安楽死では「自分が命を終わらせた」という感覚が残りやすい
安楽死が関わると、気持ちはさらに複雑になります。
「先生に勧められたから決めた」
「本当はもう少し待ちたかった」
「苦しそうで見ていられなかった」
「でも、まだ生きられたのではないか」
安楽死には、
「自分が決めた」
という感覚が残りやすいからです。
同意した場面。
名前を書いたこと。
最後に抱いたこと。
処置が始まったこと。
呼吸が止まったこと。
記憶が細かく残ることがあります。
すると、
「私が命を終わらせた」
という一文だけが強くなっていく。
でも、その一文の前には、その子の病気があります。
苦痛があります。
治療の限界があります。
体力の低下があります。
食べられなくなっていたかもしれない。

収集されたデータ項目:
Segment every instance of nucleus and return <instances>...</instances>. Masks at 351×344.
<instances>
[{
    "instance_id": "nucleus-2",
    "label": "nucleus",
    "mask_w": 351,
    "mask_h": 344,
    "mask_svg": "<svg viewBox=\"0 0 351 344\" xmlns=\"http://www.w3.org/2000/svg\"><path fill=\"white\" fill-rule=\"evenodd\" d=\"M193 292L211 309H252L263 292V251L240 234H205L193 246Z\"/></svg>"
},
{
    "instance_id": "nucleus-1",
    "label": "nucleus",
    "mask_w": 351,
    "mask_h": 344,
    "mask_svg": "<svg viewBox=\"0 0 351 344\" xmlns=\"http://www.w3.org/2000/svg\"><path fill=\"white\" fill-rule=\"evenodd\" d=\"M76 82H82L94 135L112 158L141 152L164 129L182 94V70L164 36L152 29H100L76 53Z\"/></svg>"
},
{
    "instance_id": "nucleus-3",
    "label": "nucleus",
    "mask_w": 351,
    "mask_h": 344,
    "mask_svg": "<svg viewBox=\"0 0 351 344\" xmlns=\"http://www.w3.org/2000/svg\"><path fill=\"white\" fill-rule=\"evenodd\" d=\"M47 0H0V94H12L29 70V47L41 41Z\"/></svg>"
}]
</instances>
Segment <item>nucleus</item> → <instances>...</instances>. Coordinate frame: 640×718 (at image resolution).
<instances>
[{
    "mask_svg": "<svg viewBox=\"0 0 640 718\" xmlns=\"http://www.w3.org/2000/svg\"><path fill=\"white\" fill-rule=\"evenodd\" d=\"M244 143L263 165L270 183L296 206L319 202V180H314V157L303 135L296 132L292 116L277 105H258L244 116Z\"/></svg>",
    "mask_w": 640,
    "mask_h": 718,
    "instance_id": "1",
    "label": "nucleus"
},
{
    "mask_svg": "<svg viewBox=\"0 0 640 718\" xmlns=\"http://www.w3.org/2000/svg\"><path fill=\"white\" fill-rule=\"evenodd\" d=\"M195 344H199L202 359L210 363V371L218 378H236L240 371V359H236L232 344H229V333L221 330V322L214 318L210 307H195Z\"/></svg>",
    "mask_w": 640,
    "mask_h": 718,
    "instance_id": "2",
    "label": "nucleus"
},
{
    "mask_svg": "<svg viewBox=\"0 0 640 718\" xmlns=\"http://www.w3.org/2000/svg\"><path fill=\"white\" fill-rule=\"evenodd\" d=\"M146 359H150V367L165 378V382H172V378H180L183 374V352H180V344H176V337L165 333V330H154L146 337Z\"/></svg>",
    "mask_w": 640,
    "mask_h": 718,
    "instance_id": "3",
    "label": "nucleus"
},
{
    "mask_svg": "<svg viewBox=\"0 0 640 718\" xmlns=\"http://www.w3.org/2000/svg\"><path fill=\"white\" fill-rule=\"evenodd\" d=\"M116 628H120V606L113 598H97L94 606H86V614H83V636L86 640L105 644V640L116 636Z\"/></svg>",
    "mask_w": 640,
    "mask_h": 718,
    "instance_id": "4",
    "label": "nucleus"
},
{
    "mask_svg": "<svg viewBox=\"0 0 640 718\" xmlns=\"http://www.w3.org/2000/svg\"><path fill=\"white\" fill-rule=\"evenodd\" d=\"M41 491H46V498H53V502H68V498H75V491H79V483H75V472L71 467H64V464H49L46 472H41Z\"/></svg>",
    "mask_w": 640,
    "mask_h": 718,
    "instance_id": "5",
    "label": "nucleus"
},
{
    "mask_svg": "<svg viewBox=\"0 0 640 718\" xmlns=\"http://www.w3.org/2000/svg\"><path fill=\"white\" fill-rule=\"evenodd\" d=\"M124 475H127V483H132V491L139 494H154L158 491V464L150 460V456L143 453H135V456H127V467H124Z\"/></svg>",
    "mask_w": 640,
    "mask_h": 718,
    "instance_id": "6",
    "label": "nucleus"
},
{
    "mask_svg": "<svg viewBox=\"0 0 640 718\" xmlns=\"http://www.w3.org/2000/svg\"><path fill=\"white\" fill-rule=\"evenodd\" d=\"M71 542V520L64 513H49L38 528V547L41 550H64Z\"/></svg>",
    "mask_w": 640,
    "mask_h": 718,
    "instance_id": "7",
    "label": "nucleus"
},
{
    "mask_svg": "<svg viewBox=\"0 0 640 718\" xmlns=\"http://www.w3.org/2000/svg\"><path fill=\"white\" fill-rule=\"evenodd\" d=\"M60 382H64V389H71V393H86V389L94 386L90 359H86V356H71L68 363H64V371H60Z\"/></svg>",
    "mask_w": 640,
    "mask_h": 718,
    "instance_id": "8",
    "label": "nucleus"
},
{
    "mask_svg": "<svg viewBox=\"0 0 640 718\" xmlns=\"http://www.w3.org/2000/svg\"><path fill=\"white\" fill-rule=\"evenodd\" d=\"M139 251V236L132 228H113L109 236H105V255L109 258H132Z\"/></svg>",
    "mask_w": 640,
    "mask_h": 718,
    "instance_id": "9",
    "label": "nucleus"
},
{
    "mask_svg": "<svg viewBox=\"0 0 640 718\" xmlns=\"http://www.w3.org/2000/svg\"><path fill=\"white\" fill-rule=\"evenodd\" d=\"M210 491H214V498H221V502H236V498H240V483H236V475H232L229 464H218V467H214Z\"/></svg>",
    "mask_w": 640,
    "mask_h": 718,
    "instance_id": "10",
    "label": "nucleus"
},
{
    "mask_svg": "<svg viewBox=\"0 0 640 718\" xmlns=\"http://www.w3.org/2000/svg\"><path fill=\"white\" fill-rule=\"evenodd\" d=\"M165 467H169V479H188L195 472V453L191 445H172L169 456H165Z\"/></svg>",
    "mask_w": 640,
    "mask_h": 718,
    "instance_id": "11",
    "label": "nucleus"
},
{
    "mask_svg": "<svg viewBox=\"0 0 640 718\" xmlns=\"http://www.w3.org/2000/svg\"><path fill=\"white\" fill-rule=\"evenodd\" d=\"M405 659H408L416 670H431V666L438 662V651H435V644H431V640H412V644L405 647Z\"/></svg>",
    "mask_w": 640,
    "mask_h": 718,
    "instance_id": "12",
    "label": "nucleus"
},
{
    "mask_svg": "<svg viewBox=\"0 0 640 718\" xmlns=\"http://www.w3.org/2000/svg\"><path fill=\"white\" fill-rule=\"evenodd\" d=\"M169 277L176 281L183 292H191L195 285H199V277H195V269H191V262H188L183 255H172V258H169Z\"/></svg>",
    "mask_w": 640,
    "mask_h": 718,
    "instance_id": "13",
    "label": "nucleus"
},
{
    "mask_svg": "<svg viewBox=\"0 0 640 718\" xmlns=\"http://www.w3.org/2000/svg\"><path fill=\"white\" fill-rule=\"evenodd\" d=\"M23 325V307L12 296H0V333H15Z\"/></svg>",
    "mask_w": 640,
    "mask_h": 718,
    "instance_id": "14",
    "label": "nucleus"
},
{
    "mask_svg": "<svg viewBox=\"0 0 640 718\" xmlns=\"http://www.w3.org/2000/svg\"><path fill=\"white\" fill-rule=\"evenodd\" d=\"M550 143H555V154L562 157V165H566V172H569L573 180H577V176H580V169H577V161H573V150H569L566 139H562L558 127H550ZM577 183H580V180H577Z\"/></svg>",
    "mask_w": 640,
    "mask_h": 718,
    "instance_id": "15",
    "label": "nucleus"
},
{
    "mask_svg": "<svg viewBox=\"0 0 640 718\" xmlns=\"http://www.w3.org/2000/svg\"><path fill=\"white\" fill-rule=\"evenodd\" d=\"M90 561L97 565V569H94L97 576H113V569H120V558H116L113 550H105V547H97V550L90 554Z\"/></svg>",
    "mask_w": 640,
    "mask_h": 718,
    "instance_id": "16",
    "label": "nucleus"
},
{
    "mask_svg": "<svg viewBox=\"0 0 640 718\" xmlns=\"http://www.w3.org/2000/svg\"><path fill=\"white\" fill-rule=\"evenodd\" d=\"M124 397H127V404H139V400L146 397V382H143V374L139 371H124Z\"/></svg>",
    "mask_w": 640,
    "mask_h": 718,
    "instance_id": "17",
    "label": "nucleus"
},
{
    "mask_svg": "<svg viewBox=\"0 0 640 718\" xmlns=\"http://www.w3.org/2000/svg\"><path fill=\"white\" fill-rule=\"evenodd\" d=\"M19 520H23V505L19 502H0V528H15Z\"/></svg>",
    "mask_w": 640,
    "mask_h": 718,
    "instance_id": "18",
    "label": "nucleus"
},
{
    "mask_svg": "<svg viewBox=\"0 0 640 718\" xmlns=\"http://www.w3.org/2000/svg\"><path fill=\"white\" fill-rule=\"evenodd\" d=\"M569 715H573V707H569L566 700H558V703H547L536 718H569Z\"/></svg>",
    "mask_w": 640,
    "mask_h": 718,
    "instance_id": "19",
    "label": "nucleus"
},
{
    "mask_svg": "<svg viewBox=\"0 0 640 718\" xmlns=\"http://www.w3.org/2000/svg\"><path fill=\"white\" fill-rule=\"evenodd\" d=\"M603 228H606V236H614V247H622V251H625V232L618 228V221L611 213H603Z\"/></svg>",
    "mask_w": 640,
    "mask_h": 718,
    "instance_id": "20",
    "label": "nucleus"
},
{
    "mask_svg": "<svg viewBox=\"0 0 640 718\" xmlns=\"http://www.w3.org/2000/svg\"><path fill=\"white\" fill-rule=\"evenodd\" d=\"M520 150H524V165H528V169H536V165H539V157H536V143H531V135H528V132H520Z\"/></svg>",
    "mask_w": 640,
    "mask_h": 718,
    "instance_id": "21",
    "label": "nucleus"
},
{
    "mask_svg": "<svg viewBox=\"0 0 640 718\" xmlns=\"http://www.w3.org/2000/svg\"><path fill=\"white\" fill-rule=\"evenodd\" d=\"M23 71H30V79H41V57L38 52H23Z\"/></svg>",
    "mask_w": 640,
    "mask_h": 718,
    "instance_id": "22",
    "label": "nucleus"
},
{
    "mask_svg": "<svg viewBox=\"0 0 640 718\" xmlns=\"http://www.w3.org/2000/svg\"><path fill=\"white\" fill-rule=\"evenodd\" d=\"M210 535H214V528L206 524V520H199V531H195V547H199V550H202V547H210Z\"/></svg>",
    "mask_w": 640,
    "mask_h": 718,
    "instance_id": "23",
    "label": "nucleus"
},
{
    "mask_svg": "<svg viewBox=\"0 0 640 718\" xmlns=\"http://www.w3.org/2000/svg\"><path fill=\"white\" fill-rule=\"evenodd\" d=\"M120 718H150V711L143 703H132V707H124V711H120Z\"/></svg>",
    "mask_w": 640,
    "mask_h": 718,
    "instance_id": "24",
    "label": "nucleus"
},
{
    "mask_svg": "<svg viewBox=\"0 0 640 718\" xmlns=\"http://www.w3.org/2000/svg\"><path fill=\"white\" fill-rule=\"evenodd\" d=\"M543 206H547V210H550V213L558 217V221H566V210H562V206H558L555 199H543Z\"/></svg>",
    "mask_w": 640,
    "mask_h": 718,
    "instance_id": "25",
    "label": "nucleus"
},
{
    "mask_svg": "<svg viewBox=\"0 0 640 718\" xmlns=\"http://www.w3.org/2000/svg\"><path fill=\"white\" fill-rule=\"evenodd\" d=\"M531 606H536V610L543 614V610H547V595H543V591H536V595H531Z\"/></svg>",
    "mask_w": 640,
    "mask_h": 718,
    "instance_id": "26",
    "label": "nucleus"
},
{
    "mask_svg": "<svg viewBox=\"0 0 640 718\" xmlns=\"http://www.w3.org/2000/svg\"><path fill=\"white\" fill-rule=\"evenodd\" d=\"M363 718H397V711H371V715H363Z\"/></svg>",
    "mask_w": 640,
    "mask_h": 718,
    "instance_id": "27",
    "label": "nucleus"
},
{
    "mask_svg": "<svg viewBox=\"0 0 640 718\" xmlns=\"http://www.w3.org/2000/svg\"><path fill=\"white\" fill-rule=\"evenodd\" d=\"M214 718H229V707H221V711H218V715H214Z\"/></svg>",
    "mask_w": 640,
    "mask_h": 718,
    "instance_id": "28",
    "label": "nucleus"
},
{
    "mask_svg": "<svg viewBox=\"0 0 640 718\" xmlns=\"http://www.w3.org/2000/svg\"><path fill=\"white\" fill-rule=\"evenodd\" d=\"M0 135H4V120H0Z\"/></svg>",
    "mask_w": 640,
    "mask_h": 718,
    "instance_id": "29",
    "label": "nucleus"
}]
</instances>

- 取り組む課題
A: 安楽死についての本文をもとに、次の問いに答えよ。
(i) 安楽死が関わると、気持ちはどうなると書かれているか。
(ii) 安楽死には、どのような感覚が残りやすいとされているか。
(iii) 「私が命を終わらせた」という一文の前には、何があると述べられているか。
B: 安楽死についての本文の続きを書け。

- 解答
A:
(i) さらに複雑になる。
(ii) 「自分が決めた」という感覚である。
(iii) その子の病気、苦痛、治療の限界、体力の低下がある。

B:
呼吸すること自体がつらかったかもしれない。
その経過を全部消して、最後の決断だけを切り取ると、
自分が突然命を終わらせたように感じてしまいます。
しかし、最後の一場面だけでは、あの日の判断全体は語れません。
ネットで調べるほど「別の未来」が増えてしまうことがある
亡くなったあと、病気について調べ続ける方もいます。
同じ病名で長く生きた犬を見つける。
違う治療法を見つける。
専門病院を見つける。
成功例を見つける。
すると、
「ここへ連れて行っていれば」
と思う。
ただ、同じ病名でも同じ病気ではありません。
年齢も違う。
病期も違う。
併存疾患も違う。
体力も違う。
治療開始時期も違う。
治療への反応も違う。
それでも成功例だけを見ると、
「うちの子にも、あの未来があったはずだ」
と思いたくなります。
情報を調べることには意味があります。
でも、
情報を集めることと、
過去を救済してくれる答えを探し続けることは、
少し違います。
検索しているうちに、自分を責める材料ばかりが増えているなら、一度それに気づく必要があります。
怒っていた人が、突然泣くことがある
「病院のことを考えると、本当に腹が立つんです」
そう話していた方が、急に黙ることがあります。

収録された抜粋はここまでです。